Task set
**1)** In the Docken v. Chase opinion, echo the wording word for word from "CourtU.S. Court of" up to and including "D.C. No. CV-02-00018-LBE.".
**2)** Which circuit judges make up the panel named in the Docken v. Chase opinion? List all of them.
**3)** Carry on the Docken v. Chase opinion from its last sentence.

Docken v. Chase

Decision Date29 December 2004
Docket NumberNo. 03-35187.,03-35187.
Citation393 F.3d 1024
PartiesLeland F. DOCKEN, Petitioner-Appellant, v. Doug CHASE, Respondent-Appellee.
CourtU.S. Court of Appeals — Ninth Circuit

Wendy Holton, Helena, MT, for the petitioner-appellant.

No appearance was made by the respondent-appellee.

Appeal from the United States District Court for the District of Montana; Leif B. Erickson, Magistrate, Presiding. D.C. No. CV-02-00018-LBE.

Before: B. FLETCHER, HAMILTON,* and BERZON, Circuit Judges.

BERZON, Circuit Judge:

Montana state prisoner Leland F. Docken brings this federal habeas petition challenging, as here pertinent, the Montana parole board's refusal to provide him with annual review of his suitability for parole. The district court dismissed this claim as not properly cognizable under the federal habeas statute, 28 U.S.C. § 2254. Because such parole-based claims — which may, but will not necessarily, affect the duration of a prisoner's confinement if meritorious — are cognizable via habeas, we reverse the district court's dismissal of Docken's petition and remand for further proceedings not inconsistent with this opinion.

I. Background

In September 1984, Docken pleaded guilty in a Jefferson County, Montana, court to committing "deliberate homicide" by murdering his father-in-law. See MONT. CODE ANN. § 45-5-102. Docken was sentenced to 100 years in prison and designated, for purposes of parole eligibility, a "dangerous offender." See id. § 46-18-404 (repealed 1995). Docken's plea and sentence were affirmed by the Montana Supreme Court. See State v. Docken, 222 Mont. 58, 720 P.2d 679 (1986).

In late 2001, the Montana Board of Pardons and Parole ("Board") denied parole in Docken's first post-conviction hearing. The Board set the date for his next hearing for September 2006. Soon thereafter, Docken filed a state habeas petition in the Montana Supreme Court, naming Doug Chase, Sheriff of the Missoula County Detention Center, as Respondent.1 Docken's petition argued, among other claims, that the Board violated his constitutional rights under the Ex Post Facto Clause when it changed the period between his reviews for parole from one year to five. The Montana Supreme Court denied Docken's petition in a written order, finding none of his state or federal claims persuasive. See Docken v. Chase, 309 Mont. 531, 43 P.3d 984 (2002) (unpublished table decision).

Provided data
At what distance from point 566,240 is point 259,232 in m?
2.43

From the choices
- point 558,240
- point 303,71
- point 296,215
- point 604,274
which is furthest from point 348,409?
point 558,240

Responses for each task
**1)**
CourtU.S. Court of Appeals — Ninth Circuit

Wendy Holton, Helena, MT, for the petitioner-appellant.

No appearance was made by the respondent-appellee.

Appeal from the United States District Court for the District of Montana; Leif B. Erickson, Magistrate, Presiding. D.C. No. CV-02-00018-LBE.

**2)** B. Fletcher, Hamilton, Berzon

**3)**
Docken then filed this habeas petition in the Montana federal district court, raising four principal contentions. The magistrate judge recommended dismissing the first three claims with prejudice, and the fourth, the only claim before us, without prejudice, on the ground that it is not cognizable via habeas but must rather be brought as a civil rights action under 42 U.S.C. § 1983. Citing the Ninth Circuit's decision in Neal v. Shimoda, 131 F.3d 818 (9th Cir.1997), the magistrate judge concluded that "claims involving parole eligibility, as compared to parole decisions," may only be brought under § 1983, for, "[i]f Docken's claim succeeded, he would not be entitled to release." The district court adopted the magistrate judge's findings. We granted a Certificate of Appealability limited to the question of "whether ... appellant's claim of a right to annual review of his suitability for parole is not cognizable under 28 U.S.C. § 2254 and must rather be brought under 42 U.S.C. § 1983."

II. Discussion

We review de novo the district court's dismissal of a habeas petition under 28 U.S.C. § 2254. See Hunt v. Pliler, 384 F.3d 1118, 1123 (9th Cir.2004).

Traditionally, challenges to prison conditions have been cognizable only via § 1983, while challenges implicating the fact or duration of confinement must be brought through a habeas petition. Looked at in hindsight, the characterization of the problem of parole review frequency is not difficult: For an inmate who will ultimately be paroled at his second parole hearing, whether that hearing is in one year or five indisputably implicates the duration of his confinement. But where the claim is, as here, purely prospective, hindsight is of little use. We cannot know in advance how the parole hearing will turn out. Also, substantively, a timing-of-parole-hearing claim necessarily turns not on the outcome of any hearing but on the asserted legal right to an opportunity to be heard and to have the chance of a shorter confinement. The question this case raises is whether such a prospective challenge is cognizable under § 2254 or § 1983 — or both.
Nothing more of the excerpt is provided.